### [Exercise description]
Give the listing again, word for word.

::::::::

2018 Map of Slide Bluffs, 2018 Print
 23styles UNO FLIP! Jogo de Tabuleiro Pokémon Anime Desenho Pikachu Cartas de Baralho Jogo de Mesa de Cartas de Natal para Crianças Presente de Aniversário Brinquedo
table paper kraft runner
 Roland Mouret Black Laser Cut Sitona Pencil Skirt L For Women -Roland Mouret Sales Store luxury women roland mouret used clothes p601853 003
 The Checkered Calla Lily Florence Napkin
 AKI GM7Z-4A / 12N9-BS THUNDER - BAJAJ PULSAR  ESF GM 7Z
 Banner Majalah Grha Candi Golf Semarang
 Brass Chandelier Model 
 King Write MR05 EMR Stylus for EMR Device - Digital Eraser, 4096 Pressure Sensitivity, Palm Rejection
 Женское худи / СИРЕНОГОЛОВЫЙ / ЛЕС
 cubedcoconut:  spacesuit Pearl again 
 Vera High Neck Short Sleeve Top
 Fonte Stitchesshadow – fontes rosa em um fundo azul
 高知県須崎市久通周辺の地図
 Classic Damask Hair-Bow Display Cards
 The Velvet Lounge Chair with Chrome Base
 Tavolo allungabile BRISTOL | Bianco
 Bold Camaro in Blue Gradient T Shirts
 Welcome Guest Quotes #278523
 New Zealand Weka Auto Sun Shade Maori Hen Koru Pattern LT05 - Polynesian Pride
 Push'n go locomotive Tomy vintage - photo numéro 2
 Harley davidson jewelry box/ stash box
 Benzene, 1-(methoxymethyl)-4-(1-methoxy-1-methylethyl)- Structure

::::::::

### [Result of this task]
2018 Map of Slide Bluffs, 2018 Print
 23styles UNO FLIP! Jogo de Tabuleiro Pokémon Anime Desenho Pikachu Cartas de Baralho Jogo de Mesa de Cartas de Natal para Crianças Presente de Aniversário Brinquedo
table paper kraft runner
 Roland Mouret Black Laser Cut Sitona Pencil Skirt L For Women -Roland Mouret Sales Store luxury women roland mouret used clothes p601853 003
 The Checkered Calla Lily Florence Napkin
 AKI GM7Z-4A / 12N9-BS THUNDER - BAJAJ PULSAR  ESF GM 7Z
 Banner Majalah Grha Candi Golf Semarang
 Brass Chandelier Model 
 King Write MR05 EMR Stylus for EMR Device - Digital Eraser, 4096 Pressure Sensitivity, Palm Rejection
 Женское худи / СИРЕНОГОЛОВЫЙ / ЛЕС
 cubedcoconut:  spacesuit Pearl again 
 Vera High Neck Short Sleeve Top
 Fonte Stitchesshadow – fontes rosa em um fundo azul
 高知県須崎市久通周辺の地図
 Classic Damask Hair-Bow Display Cards
 The Velvet Lounge Chair with Chrome Base
 Tavolo allungabile BRISTOL | Bianco
 Bold Camaro in Blue Gradient T Shirts
 Welcome Guest Quotes #278523
 New Zealand Weka Auto Sun Shade Maori Hen Koru Pattern LT05 - Polynesian Pride
 Push'n go locomotive Tomy vintage - photo numéro 2
 Harley davidson jewelry box/ stash box
 Benzene, 1-(methoxymethyl)-4-(1-methoxy-1-methylethyl)- Structure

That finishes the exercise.